Neal sounds like a guy who likely would have accepted the six-year, $30 million contract he got from the Penguins Sunday, regardless of the circumstances.

That is why, he said, he didn't bother finding out what the market for him might have been this summer.

"I'm just so comfortable in Pittsburgh," he said. "With the commitment the organization is going to give me, it couldn't be a better feeling. I couldn't find a better spot. Pittsburgh is where I wanted to be."

And the Penguins clearly want to have him there, which is why general manager Ray Shero gave Neal a deal that will pay him $5 million in each season, and includes a modified no-trade clause that kicks in for the final three seasons.

"It's one less thing we need to look at in the summer," Shero said. "But even if it would have gone to the summer, we would have gotten it done."

He added that negotiations on the deal, which takes effect in the 2012-13 season, ran about four to six weeks.

Neal had one assist in the Penguins' 6-2 loss to Buffalo Sunday at the First Niagara Center, but has a career-high 30 goals, which just happens to be what coach Dan Bylsma was hoping to get from him coming into this season.

"Thirty was a kind of tentative number," Bylsma said. "The number he gave back to me was different from that number. He's not there yet."

Neal's target number still isn't known, but unless it's completely unrealistic, he probably has a good shot at reaching it. He has teamed with Evgeni Malkin and Chris Kunitz to form one of the most productive lines in the NHL.

"When you find chemistry with a guy [like Malkin], you want to play with him for a long time," Neal said. "We've [had] some good chemistry from the start of the season, and it's just gotten better.

"I'm excited to be able to play on a line with [Malkin] for a long time."

The synergy they have surely played a large part in Neal's decision to make a long-term commitment to the Penguins, but he insisted that there was more to it than just working well with his linemates.

"I love everything about what goes on here and how we play the game," he said. "I just couldn't see myself anywhere else."

Shot in the arm

Left winger Matt Cooke apparently was bruised, but not broken, by a Kunitz shot that appeared to slam off his left arm late in the first period.

Cooke immediately headed to the bench, then down the runway leading to the locker room. He returned for the start of the second period, however, and played the rest of the game.

Cooke, who had an ice bag on or near his left forearm after the game, declined to speak with reporters, but Bylsma, a former player, clearly could empathize with what happened to him.

"[The puck] is vulcanized rubber," Bylsma said. "It's pretty hard. And when they shoot it at 90 mph, it can put a sting into you.

"Even if it's just a bruise, you're going to feel it. It's going to be there for a little bit.
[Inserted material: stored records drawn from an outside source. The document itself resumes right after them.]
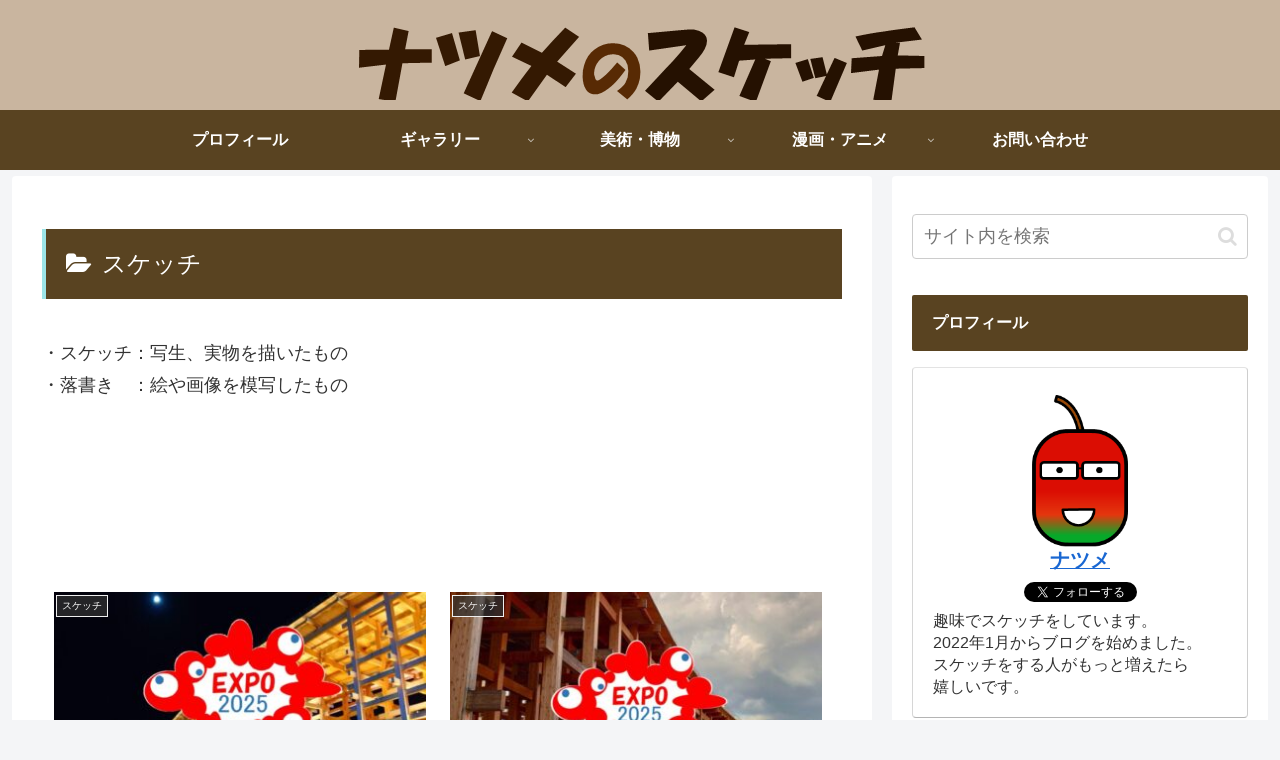

--- FILE ---
content_type: text/html; charset=utf-8
request_url: https://www.google.com/recaptcha/api2/aframe
body_size: 267
content:
<!DOCTYPE HTML><html><head><meta http-equiv="content-type" content="text/html; charset=UTF-8"></head><body><script nonce="d2VokJ_LGrgyNROcMYGvEQ">/** Anti-fraud and anti-abuse applications only. See google.com/recaptcha */ try{var clients={'sodar':'https://pagead2.googlesyndication.com/pagead/sodar?'};window.addEventListener("message",function(a){try{if(a.source===window.parent){var b=JSON.parse(a.data);var c=clients[b['id']];if(c){var d=document.createElement('img');d.src=c+b['params']+'&rc='+(localStorage.getItem("rc::a")?sessionStorage.getItem("rc::b"):"");window.document.body.appendChild(d);sessionStorage.setItem("rc::e",parseInt(sessionStorage.getItem("rc::e")||0)+1);localStorage.setItem("rc::h",'1768966918562');}}}catch(b){}});window.parent.postMessage("_grecaptcha_ready", "*");}catch(b){}</script></body></html>

--- FILE ---
content_type: text/css
request_url: https://natsume-sketch.com/wp-content/themes/cocoon-child-master/style.css?ver=6.9&fver=20220724025641
body_size: 544
content:
@charset "UTF-8";

/*!
Theme Name: Cocoon Child
Description: Cocoon専用の子テーマ
Theme URI: https://wp-cocoon.com/
Author: わいひら
Author URI: https://nelog.jp/
Template:   cocoon-master
Version:    1.1.3
*/

/************************************
** 子テーマ用のスタイルを書く
************************************/
/*必要ならばここにコードを書く*/

/************************************
** レスポンシブデザイン用のメディアクエリ
************************************/
/*1023px以下*/
@media screen and (max-width: 1023px){
  /*必要ならばここにコードを書く*/
}

/*834px以下*/
@media screen and (max-width: 834px){
  /*必要ならばここにコードを書く*/
}

/*480px以下*/
@media screen and (max-width: 480px){
  /*必要ならばここにコードを書く*/
}

/*背景色薄いめのグレー*/
.blogcard-wrap {
background-color: #eae7e0;
}

/************************************
** ショートコードの新着一覧を２カラム表示にする
************************************/
.new-entry-cards.fp-new-entry-cards {
    display: flex;
    flex-wrap: wrap;
    justify-content: space-between;
    box-sizing: border-box;
}

.fp-new-entry-cards .new-entry-card-link.a-wrap {
    display: inline-block;
    width: 49.5%;
}

--- FILE ---
content_type: application/javascript; charset=utf-8
request_url: https://fundingchoicesmessages.google.com/f/AGSKWxU5io64JjSEuH_G0gOh8aDTtWxnnOIZ89GwWhs7YLZ72ctnuQsn_oJhryfaVZfRvQ83U28epaSebhqSNc3S_8m-0pOOSeDYufxW-UgTPZCQw-z88aDJwES-rMiDT4M30W0urU_GnB_NhU0r0xXAjvtPdgA2VfWJddDbCC0Vfhqaa0e2hwfeDrWCLBuV/_/advertorial_-adserver-/p8network.js/testingad.=468x60;
body_size: -1291
content:
window['17ed3b4b-eb8c-4422-846b-d884c3188229'] = true;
Matt shook it off and played."

Glassy surface

A light above the playing surface broke before the game, which caused skate problems throughout the game, even though there apparently was no safety issue.

"I was just concerned about safety because a great number of our players lost their edge skating over the [broken] glass," Sabres coach Lindy Ruff said.

"There was chunks that were probably half the size of a penny. They wanted to start the game. We still had two players in the room getting skates sharpened. I said, 'We can't start the game.' "

Bylsma said, "I was aware [of the situation], and not concerned at all."


The Penguins are 12-14-2 when allowing the first goal of the game. ... Ben Lovejoy and Cal O'Reilly were the Penguins' healthy scratches against Buffalo.